Фойе было огромным, гулким, с высоким потолком, где в полумраке висела люстра — пыльная стеклянная груша, в которой горела дай бог треть лампочек. По стенам, в строгих рамах, висели портреты членов Политбюро. Они смотрели на пустое пространство строго и немного укоризненно, словно спрашивая: «А ты выполнил план по культурному просвещению?».
Прямо по курсу, в застеклённой будке вахтёра, восседала Страж Порога.
Это была дама неопределённого возраста, но определённо монументальных габаритов. Её высокую причёску, напоминавшую взбитый фиолетовый торт, венчал гребень. На плечах, несмотря на июньскую жару, лежала пуховая шаль. Она не вязала, не читала газету и не пила чай. Она просто сидела, сложив руки на внушительной груди, и сканировала пространство взглядом императрицы в изгнании, которой доверили охранять последний бастион нравственности.
Юра знал этот типаж. Бывшая актриса массовки, костюмерша или просто женщина, всю жизнь проработавшая «при культуре» и считающая себя её главной жрицей. С такими нельзя нахрапом. С такими нельзя официально. С такими — только через поклонение и лёгкую театральщину.
Он подошёл к окошку, снял кепку и прижал её к груди, слегка склонив голову.
— Добрый день, мадам, — произнёс он своим самым бархатным, «поставленным» голосом, который только смог извлечь из пока ещё ломкой подростковой гортани.
Императрица медленно, с достоинством дредноута, разворачивающегося в гавани, повернула голову. Фиолетовый торт качнулся.
— Мадам — в Париже, — отрезала она, но в голосе не было металла, скорее ленивое, скучающее снисхождение. — А здесь товарищ Зинаида Петровна. Чего тебе, мальчик? В кружок авиамоделирования? Это в среду. Сегодня только хор, но баритоны нам не нужны, своих девать некуда.
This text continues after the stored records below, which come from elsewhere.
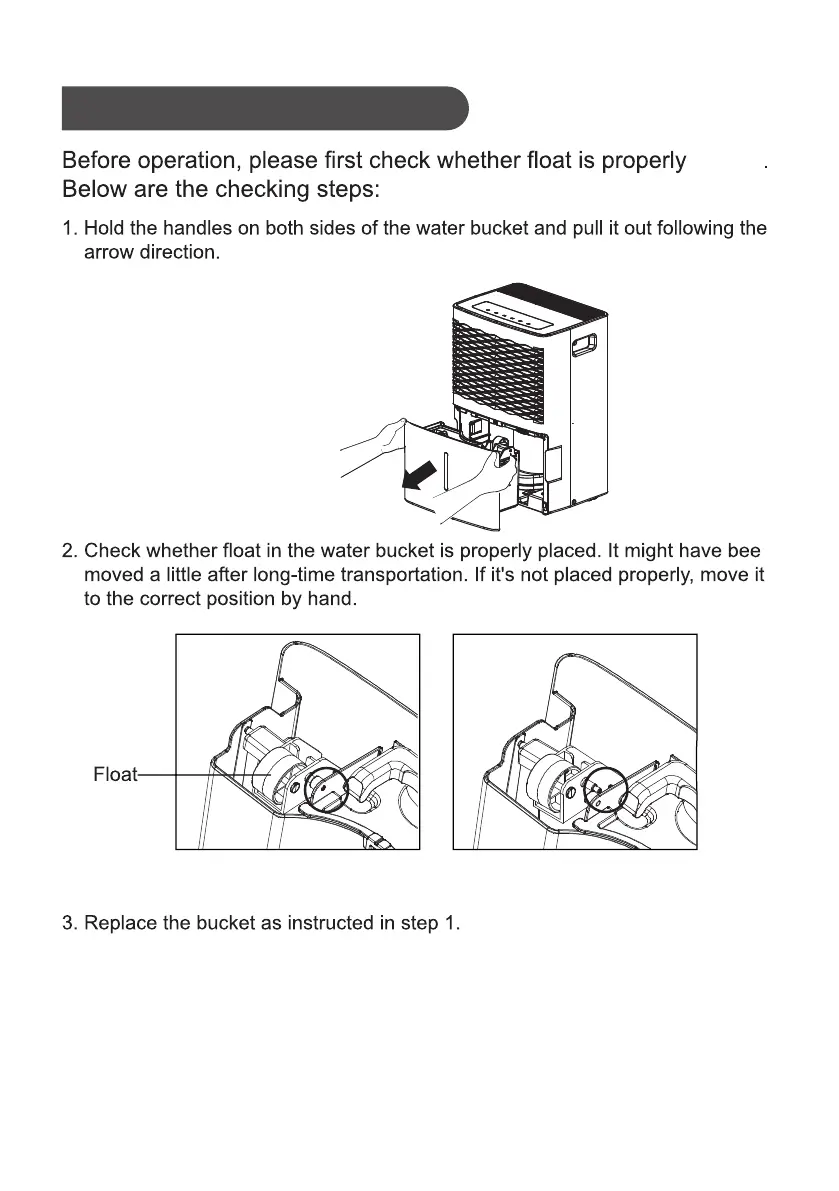 Before operation, please first check whether float is properly .
Below are the checking steps:

1. Hold the handles on both sides of the water bucket and pull it out following the arrow direction.

2. Check whether float in the water bucket is properly placed. It might have bee moved a little after long-time transportation. If it's not placed properly, move it to the correct position by hand.

Float

3. Replace the bucket as instructed in step 1.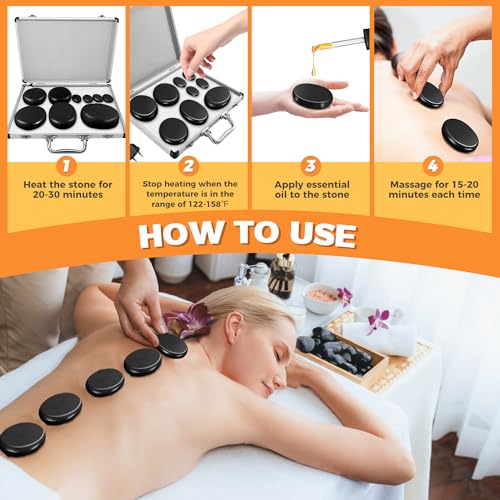 1

Heat the stone for 20-30 minutes

2

Stop heating when the temperature is in the range of 122-158℉

3

Apply essential oil to the stone

4

Massage for 15-20 minutes each time

HOW TO USE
— Нет, Зинаида Петровна, — Юра выдержал паузу, давая понять, что имя запомнил и оценил. — Я не по технической части и петь не смею. Я слышал, что здесь, в этих стенах, рождается настоящее искусство.
Брови вахтёрши, нарисованные угольным карандашом, поползли вверх. Она поправила шаль, и в её взгляде мелькнул интерес.
— Искусство, говоришь? — она хмыкнула, но уголки губ дрогнули, выдавая тень улыбки. — Красиво говоришь. Складно. Сразу видно — не хулиган с улицы, стёкла бить не пришёл.
— Я ищу Марка Семёновича Гельфанда. Люди говорят, он творит чудеса с пьесой Горького. Мне бы… хоть одним глазком взглянуть. Прикоснуться, так сказать, к таинству.
Зинаида Петровна посмотрела на него уже совсем другим взглядом — оценивающим, почти профессиональным. Она видела сотни таких «ищущих», но этот паренёк с кепкой в руках и странно-взрослыми глазами чем-то её зацепил.